지위의 경계와 같은 정치적 문제도 위치시간 연장에 비선형적으로 기여할 수 있다. STI 보유자를 처벌해 유통시간을 줄이려는 경영행위가 오히려 역효과를 낳을 수 있다. Political issues, such as status boundaries, can also contribute non-linearly to extending location time. Management action to reduce circulation time by punishing those who hold STIs can lead to the opposite effect.
일반적으로 STI의 허술한 취급은 관리 부담을 증가시키고, 그 결과 STI의 허술한 취급으로 이어진다. STI가 통제 불능이 되면 경영진은 어떤 정보를 주고 있는지 연구한 뒤 단순한 증상이 아니라 근본 원인을 파악하는 조치를 취해야 한다. In general, poorly controlled handling of STIs leads to an enlarged administrative burden, which in turn leads to less poorly controlled handling of STIs. When STIs get out of hand, management needs to study what information that gives them about their cultural pattern, then take action to get at the root causes, not merely the symptoms.

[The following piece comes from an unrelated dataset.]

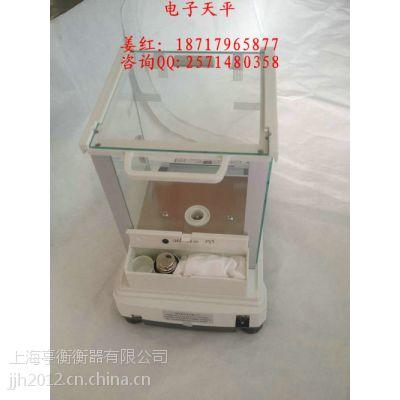 0-300g/0.0001g电子天平,带计量检定合格报告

Chapter 4: Fault Resolution Dynamics

Summary

Basic fault resolution dynamics are another case of Size/Complexity Dynamics, with more faults and more complexity per fault leading to a non-linear increase in fault resolution time as systems grow larger.
Side effects add more non-linearity to fault resolution. Either we take more time to consider side effects, or we create side effects when we change one thing and inadvertently change another.
The most obvious type of side effect is fault feedback, which can be measured by the Fault Feedback Ration (FFR). Fault feedback is the creation of faults while resolving other faults. Faults can be either functional or performance faults.
The FFR is a sensitive measure of project control breakdown. In a well-controlled project, FFR should decline as the project approaches its scheduled end.
One way to keep the FFR under control is to institute careful reviewing of fault resolutions, even if they are "only one line of code." The assumption that small changes can't cause trouble leads to small changes causing more trouble than bigger changes.
There are a number of ways in which a system deteriorates besides the addition of faults and performance inefficiencies, and these ways do not show up in ordinary project measurements. For instance, design integrity breaks down, documentation is not kept current, and coding style becomes patchy. All of these lead to a decrease in the system's maintainability.
When the integrity of a modular, or "black box," design breaks down, the system shows a growing "ripple effect" from each change. That is, one change ripples through to cause many other changes.
If we are to avoid deterioration of systems, they must not only be maintained, but their maintainability must also be maintained.
Managers and developers often show overconfidence in the initial design as protection against maintenance difficulties. This kind of overconfidence can easily lead to a Titanic Effect, because the thought that nothing can go wrong with the code exposes the code to all sorts of ways of going wrong.

Part V. Pressure Patterns

Chapter 5: Power, Pressure, and Performance

Summary

The Pressure/Performance Relationship says that added pressure can boost performance for a while, then starts to get no response, then leads to collapse.
Pressure to find the last fault can easily prolong the time to find the last fault, perhaps indefinitely.
The Stress/Control Dynamic explains that we not only respond to the external pressures, but to internal pressures we place on ourselves when we think we are losing control. This dynamic makes the Pressure/Performance Relationship even more non-linear.
Breakdown under pressure comes in many forms. Judgment may be the first thing to go, especially in response to peer pressure to see things their way.
As people leave a project, either physically or mentally, it adds pressures to the remaining people, who are then more likely to leave themselves.
Managers may create a Pile-On Dynamic by choosing to give new assignments only to those people who are already the reigning experts. This adds to their load, and their expertise, which makes it more likely they'll get the next assignment.
Some people respond to stress with a Panic Reaction, even though the situation is not anything like life-threatening. Such people must not be in high-stress projects, or they will only add to the stress.
Pressure can be managed. It helps if the workers are self-regulating, the managers are empowering, and that responsiveness, rather than performance, is used to measure readiness for more pressure.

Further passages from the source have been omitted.